Depois, seu corpo envelhece; não todo de uma vez, é verdade, primeiro envelhecem os olhos ou as pernas, o estômago, o coração. A gente envelhece assim, pedaço por pedaço. E então, de repente, sua alma envelhece: mesmo sendo o corpo efêmero e mortal, a alma ainda é movida por desejos e recordações, ainda procura a alegria. E quando também desaparece esse desejo de alegria, só restam as recordações e a inutilidade de todas as coisas; nesse estágio, estamos irremediavelmente velhos.
Um dia você acorda e esfrega os olhos e não sabe mais por que acordou. Já sabe exatamente o que o dia apresentará a seus olhos: a primavera ou o inverno, os cenários habituais, as condições atmosféricas, a ordem dos fatos. Nada de surpreendente pode acontecer: não o surpreendem nem sequer os fatos inesperados, insólitos ou horripilantes, porque você conhece todas as probabilidades, já previu tudo e não espera mais nada, nem para o bem nem para o mal... e esta é a verdadeira velhice. E no entanto, alguma coisa ainda vive em seu coração, uma lembrança, uma vaga e nebulosa esperança, há alguém que gostaria de ver, há algo que ainda gostaria de dizer ou saber. Um dia, você tem absoluta certeza, chegará esse momento, e então, de repente, saber e enfrentar a verdade já não lhe parecerá tremendamente importante como imaginara durante os anos de espera. O homem compreende o mundo um pouco de cada vez, e depois morre.
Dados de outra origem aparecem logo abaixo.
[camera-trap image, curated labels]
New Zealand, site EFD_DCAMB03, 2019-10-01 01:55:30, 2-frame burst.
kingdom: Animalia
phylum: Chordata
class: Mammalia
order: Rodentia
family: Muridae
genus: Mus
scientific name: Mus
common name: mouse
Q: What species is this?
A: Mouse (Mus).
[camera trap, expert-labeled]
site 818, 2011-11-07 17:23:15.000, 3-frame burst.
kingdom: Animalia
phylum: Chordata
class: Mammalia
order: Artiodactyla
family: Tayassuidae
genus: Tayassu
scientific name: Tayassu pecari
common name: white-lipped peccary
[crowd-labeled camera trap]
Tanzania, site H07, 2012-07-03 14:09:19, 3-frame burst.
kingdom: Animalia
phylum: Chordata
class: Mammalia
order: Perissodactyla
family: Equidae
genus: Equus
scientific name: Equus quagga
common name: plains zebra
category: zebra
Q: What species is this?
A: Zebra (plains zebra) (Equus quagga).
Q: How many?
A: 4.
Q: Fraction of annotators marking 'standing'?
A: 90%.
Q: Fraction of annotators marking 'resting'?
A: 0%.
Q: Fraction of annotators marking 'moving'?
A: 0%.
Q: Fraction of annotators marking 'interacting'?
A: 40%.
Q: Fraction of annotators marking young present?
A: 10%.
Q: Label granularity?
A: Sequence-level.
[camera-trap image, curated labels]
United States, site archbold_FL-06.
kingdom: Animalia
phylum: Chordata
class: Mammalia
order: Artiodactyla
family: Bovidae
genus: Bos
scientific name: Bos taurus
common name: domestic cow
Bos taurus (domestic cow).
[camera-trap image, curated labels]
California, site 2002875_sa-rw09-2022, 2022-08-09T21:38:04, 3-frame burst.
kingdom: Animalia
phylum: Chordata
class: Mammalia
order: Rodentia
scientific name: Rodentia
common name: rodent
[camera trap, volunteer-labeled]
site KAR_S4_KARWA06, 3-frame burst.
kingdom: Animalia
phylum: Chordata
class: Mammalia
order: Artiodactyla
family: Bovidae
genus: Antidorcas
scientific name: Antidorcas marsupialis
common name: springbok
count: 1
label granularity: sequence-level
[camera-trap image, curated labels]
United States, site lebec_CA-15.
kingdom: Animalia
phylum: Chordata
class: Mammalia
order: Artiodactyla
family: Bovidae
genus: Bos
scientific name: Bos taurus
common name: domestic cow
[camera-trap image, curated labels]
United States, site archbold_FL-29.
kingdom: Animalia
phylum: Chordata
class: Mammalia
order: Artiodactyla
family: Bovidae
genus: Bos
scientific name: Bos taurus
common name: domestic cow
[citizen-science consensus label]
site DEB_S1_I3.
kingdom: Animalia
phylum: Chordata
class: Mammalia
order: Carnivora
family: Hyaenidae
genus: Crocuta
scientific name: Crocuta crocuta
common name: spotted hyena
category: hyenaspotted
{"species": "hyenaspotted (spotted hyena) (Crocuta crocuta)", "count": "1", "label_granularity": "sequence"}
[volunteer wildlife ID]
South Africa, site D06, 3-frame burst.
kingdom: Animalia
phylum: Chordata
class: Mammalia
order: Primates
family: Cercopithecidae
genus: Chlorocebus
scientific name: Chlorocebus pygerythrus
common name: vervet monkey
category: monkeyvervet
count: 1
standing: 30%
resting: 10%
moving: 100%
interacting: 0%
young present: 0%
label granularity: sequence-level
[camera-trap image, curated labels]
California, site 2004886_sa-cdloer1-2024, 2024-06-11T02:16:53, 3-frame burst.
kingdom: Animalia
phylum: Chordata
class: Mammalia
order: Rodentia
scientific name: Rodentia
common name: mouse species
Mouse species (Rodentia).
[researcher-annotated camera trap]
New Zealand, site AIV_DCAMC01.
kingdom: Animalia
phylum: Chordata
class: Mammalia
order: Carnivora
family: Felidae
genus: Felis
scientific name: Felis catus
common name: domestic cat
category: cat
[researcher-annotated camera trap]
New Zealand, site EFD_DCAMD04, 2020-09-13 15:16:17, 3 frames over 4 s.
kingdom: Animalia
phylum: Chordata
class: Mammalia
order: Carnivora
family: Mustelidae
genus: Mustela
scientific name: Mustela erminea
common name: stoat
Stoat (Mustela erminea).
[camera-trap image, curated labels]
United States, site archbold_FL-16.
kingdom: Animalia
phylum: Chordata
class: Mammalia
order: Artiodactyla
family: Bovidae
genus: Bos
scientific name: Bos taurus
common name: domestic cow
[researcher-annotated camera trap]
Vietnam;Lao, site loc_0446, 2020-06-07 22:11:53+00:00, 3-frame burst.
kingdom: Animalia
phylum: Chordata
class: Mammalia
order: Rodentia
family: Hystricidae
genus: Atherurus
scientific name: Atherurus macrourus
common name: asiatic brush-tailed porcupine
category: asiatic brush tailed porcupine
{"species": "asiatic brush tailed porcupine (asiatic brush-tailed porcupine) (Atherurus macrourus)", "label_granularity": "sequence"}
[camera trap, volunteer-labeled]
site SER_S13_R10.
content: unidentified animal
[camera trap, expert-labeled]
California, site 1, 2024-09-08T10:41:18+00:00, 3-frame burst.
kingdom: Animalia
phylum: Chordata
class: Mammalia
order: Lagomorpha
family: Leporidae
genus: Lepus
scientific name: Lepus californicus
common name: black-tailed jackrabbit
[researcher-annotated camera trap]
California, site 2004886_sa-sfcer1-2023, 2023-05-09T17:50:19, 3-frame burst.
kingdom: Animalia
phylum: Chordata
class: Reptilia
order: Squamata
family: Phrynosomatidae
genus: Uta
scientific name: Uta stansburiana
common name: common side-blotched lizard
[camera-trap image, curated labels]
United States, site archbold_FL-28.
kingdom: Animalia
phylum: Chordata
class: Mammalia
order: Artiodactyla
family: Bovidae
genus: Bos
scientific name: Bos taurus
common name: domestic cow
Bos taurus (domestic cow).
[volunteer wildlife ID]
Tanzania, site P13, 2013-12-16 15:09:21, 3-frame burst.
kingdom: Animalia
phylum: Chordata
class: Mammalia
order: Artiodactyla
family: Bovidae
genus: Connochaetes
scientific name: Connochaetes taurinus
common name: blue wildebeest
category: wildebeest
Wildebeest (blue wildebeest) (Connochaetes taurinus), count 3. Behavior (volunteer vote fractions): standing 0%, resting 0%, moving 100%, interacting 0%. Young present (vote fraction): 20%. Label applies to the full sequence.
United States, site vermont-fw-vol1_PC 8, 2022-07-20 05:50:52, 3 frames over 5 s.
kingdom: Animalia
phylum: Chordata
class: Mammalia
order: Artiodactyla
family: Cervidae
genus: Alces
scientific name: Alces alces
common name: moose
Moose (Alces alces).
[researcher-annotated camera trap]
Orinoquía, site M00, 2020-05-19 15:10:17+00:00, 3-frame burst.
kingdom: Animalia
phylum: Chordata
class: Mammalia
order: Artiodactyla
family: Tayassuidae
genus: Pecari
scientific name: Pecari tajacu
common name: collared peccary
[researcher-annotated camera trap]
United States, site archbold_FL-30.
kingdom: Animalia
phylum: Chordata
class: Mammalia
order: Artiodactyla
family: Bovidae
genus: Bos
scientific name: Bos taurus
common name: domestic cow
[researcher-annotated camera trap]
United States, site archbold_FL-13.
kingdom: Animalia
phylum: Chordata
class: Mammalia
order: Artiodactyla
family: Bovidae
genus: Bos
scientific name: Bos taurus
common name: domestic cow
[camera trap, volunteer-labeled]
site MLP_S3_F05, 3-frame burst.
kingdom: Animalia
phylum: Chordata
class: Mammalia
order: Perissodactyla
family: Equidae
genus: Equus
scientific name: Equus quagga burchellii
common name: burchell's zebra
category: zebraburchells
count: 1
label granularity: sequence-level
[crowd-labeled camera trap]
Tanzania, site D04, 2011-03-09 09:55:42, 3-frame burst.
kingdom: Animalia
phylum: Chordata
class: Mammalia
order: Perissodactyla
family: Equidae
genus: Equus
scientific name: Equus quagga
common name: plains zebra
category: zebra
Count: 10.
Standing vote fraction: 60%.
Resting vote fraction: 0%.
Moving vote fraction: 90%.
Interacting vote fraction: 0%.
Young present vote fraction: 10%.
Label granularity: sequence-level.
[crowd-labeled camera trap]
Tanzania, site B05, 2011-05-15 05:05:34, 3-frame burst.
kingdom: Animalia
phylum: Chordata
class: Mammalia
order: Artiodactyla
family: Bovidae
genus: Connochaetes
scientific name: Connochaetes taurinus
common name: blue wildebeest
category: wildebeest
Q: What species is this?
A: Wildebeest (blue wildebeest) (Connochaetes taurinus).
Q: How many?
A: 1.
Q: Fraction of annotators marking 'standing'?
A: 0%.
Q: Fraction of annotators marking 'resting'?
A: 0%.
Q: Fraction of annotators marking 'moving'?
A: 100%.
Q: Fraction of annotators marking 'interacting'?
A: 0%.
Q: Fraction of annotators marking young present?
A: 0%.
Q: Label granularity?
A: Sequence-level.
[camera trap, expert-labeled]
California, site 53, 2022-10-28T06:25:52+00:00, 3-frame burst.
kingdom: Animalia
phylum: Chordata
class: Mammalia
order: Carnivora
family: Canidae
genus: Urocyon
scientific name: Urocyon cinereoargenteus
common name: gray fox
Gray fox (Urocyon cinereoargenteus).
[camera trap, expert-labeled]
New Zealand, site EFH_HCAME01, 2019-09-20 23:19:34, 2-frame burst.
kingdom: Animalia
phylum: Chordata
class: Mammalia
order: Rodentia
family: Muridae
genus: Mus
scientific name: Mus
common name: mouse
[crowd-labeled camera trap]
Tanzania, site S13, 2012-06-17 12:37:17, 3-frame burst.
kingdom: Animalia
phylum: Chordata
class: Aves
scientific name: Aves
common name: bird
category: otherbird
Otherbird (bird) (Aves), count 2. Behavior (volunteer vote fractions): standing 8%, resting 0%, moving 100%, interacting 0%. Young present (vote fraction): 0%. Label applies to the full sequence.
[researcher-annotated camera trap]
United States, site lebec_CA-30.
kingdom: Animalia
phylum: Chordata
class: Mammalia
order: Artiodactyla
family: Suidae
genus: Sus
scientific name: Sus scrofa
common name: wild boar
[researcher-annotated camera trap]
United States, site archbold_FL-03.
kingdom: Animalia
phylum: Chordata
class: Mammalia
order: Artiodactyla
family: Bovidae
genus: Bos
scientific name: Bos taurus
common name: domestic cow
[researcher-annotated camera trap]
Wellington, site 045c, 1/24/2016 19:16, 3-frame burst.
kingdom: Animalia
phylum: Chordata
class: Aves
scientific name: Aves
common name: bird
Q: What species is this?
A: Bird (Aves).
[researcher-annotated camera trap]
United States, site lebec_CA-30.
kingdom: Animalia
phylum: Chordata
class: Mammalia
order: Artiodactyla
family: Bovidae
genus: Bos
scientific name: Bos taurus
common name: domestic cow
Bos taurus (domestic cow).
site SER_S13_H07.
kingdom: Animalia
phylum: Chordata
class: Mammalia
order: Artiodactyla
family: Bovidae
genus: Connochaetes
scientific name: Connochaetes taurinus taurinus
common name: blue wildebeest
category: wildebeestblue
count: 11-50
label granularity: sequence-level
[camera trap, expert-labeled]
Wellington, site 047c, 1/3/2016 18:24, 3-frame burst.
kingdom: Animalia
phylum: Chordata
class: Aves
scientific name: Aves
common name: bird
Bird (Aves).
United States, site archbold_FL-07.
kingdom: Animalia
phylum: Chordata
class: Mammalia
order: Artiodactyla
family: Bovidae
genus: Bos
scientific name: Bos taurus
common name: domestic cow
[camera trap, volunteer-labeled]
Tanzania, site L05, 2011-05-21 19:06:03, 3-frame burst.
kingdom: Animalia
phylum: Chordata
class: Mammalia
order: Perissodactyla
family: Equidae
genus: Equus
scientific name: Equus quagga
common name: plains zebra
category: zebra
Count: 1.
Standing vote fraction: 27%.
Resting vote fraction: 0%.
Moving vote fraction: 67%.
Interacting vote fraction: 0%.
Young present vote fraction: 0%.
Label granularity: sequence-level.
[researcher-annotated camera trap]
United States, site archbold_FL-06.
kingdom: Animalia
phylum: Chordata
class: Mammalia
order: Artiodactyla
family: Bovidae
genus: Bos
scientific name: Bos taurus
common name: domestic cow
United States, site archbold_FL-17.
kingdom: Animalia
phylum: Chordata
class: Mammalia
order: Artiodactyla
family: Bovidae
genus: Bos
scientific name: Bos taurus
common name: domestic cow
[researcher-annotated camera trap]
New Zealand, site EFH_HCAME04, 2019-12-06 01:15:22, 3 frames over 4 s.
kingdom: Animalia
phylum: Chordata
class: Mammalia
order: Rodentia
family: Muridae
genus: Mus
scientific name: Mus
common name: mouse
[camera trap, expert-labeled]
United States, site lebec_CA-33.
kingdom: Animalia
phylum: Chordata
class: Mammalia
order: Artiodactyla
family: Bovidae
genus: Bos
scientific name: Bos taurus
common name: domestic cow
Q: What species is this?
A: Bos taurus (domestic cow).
Descobre as causas ocultas dos fenômenos e das ações humanas. A linguagem simbólica do inconsciente... pois os homens recorrem a uma linguagem simbólica para comunicar seus pensamentos, você nunca percebeu? Quando falam das coisas essenciais parece que usam uma língua estrangeira, que falam como os chineses, e é preciso traduzir essa língua para trazê-la ao plano da realidade. Os homens não sabem nada sobre si mesmos. Falam sempre de seus desejos e camuflam obstinadamente seus pensamentos mais secretos. Se você aprender a reconhecer as mentiras dos homens, notará que dizem sempre coisas diferentes do que pensam e querem realmente. E então a vida se torna quase divertida. Depois, um dia você consegue entender a verdade: isso quer dizer que a velhice e a morte chegaram. Mas nessas alturas já não sente dor.
Sándor Márai, "As brasas"
Sándor Márai, "As brasas"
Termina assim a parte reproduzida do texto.